Prometheus June 10, 2012
By Paul Peters Everywhere Man
If you don’t like science in your science fiction, skip Prometheus. Director Ridley Scott takes the script by Spaihts and Lindelof and turns it into a visual masterpiece with perfect pitch and timing. I have even read it described as “eye-gasmic.” This is not Aliens, or down the franchise chain of Predator vs. Alien. Those movies have a place in the world, some closer to my heart than others. This movie is science fiction and not the horror/gore/action blend of recent years. It is thought provoking and fast paced.
The origin of the species and the hope for divinity in mankind is the central theme to the movie. Darwin tells us about evolution, about survival, about the adaptability of organisms. As we trace that back to the start we ask how did these first cells arrive on the planet earth. One group will tell you that it was chance encounter between an object in space and the perfect conditions of a planet cooling off. Others might tell you that there was a divine intervention that made all of these things possible to align in just the right conditions. This story tells us that there was a plan by alien beings that planted the building blocks of life on the planet. Have I spoiled the movie for you? No, we are just about to hit the opening credits.
By the time our two scientist Elizabeth Shaw, played by Noomi Rapace (Sherlock Holms: Game of Shadows and Lisbeth Salander from the original Millinuim series) and Charlie Halloway, played by Logan Marshall-Green, are able to identify the theory of what has happened and support it with enough evidence to the super rich and super powerful Peter Weyland, played by Guy Pearce (Memento and L.A. Confiedntial) he is on the verge of death. Much of the story takes place on the trillion dollar spacecraft Prometheus paid for by Weyland.

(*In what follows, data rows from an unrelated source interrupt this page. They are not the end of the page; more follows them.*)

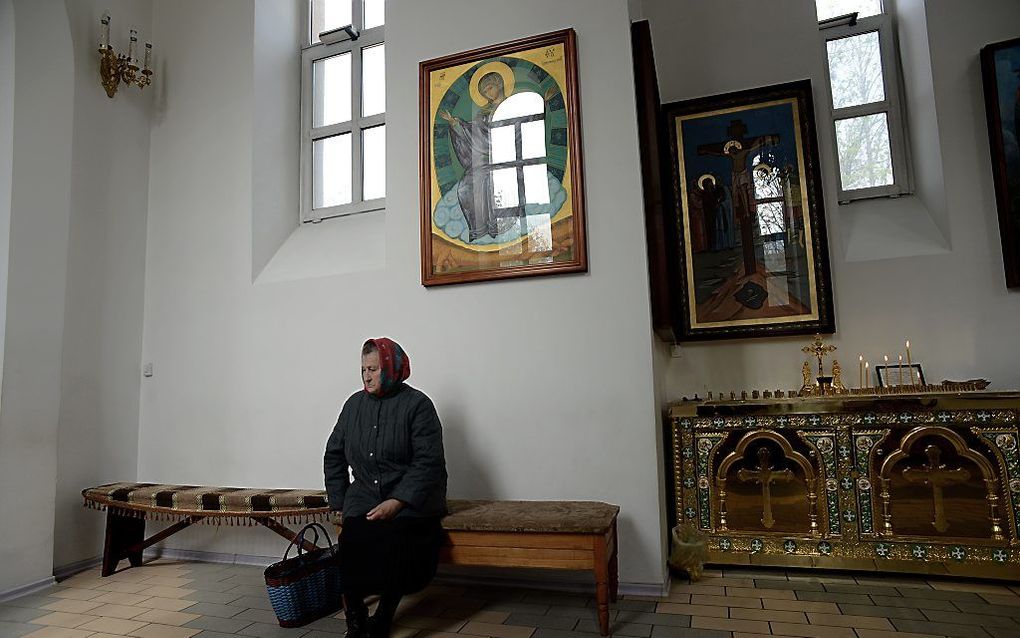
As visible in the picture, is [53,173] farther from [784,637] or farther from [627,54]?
[784,637]

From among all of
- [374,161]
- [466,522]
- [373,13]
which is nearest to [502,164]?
[374,161]

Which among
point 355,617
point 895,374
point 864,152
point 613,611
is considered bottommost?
point 613,611

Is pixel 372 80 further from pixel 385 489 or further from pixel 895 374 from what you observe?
pixel 895 374

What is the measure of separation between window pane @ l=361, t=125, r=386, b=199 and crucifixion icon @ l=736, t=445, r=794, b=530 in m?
3.22

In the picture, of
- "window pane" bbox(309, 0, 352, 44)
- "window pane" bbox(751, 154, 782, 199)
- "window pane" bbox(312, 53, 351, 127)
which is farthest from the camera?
"window pane" bbox(309, 0, 352, 44)

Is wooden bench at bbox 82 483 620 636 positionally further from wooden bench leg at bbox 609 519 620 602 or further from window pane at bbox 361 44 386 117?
window pane at bbox 361 44 386 117

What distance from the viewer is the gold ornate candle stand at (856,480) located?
10.9 ft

It’s custodian is David, played by Michael Fassbender, a cyborg, that looks after it’s crew asleep for two years in transit and studies multiple languages so that they can be best prepared for anyone they may meet. He looks and acts much like a young Peter ‘OToole in Lawrence of Arabia, David’s favorite movie.
When the 17 member crew of the Prometheus arrive in proximity of the destination they are awakened from sleep and told why they have been hired for this secretive and expensive gamble. They are there to find “the engineers”, the beings believed to have created or designed life on earth. On survey of the planet they discover earthed berms reminiscent of Mayan temples lost to the ages. Exploring one of these temples reveals the remains of alien corpses and canisters preserved over the last 3,000 years.
Shaw and Halloway are split on the findings of their long relationship as colleagues and lovers. Shaw is optimistic that they will discover more in time, while Halloway wanted to meet and talk with the engineers to ask “why” questions.
David is under other orders. Tensions and mystery remains unanswered between David, the keeper of the ship, and Meredith Vickers, played by Charlize Theron, who is the corporate representative on board the ship.
Two of the crew have stayed inside the temple over night resulting in a scene that has not made me cringe so much since Star Trek 2 the Wrath of Khan when “they put creatures in our ears captain.” On a return for exploration the nature of this place “being filled with death” becomes quickly apparent for the entire crew.
There are wonderful moments that call back to the 1979 movie “Alien” Scott directed. Questions that have been carried by other great characters like Dr. Eldon Tyrell and Roy Batty in Blade Runner are explored with careful detail here. The movie is beautiful in look based on H.R. Geiger’s (http://www.hrgiger.com/ ) original drawings. The action moves with the plot and is not just there for effects. There are some spots that have gore, but nothing near the levels of the recent blood fests of the “Saw” franchise. There is a scene that made me cover my eyes on several occasions, and just when I thought it was over jumped from my seat one more time.
I paid $20 for a Sunday matinee in the IMAX 3D theater here in Toronto. So my question is always was is worth the price of admission. The answer is a resounding, Yes! But this movie is not for everyone. I think it’s best appreciated by those with a little background in movies. So for homework I would assign that you watch a few things before seeing this movie: Lawrence of Arabia, Invasion of the Body Snatchers (1978), The Man Who Fell to Earth (1976), Blade Runner (1982), and the videos that came in the last year to promote the movie especially: http://blog.ted.com/ted2023/
Will you like the movie without this homework? Is it good on face value? Yes, you will. This is a solid stand-alone story with one of the best moviemakers of our time at the helm. But don’t expect to see the space battles of Star Wars. This is not standing on the bridge of the Enterprise debating ethics. This is the recently departed Ray Bradbury dystopia of “Fahrenheit 451” where the world we think we know, the history we want to believe, the people who wield power and greatness, are all turned on their heads and we ask ourselves what we truly believe and why. Who made those aliens that made us? Was it a divine power? Was it the chance mixing of organisms? What will result from our own discovery and experiments?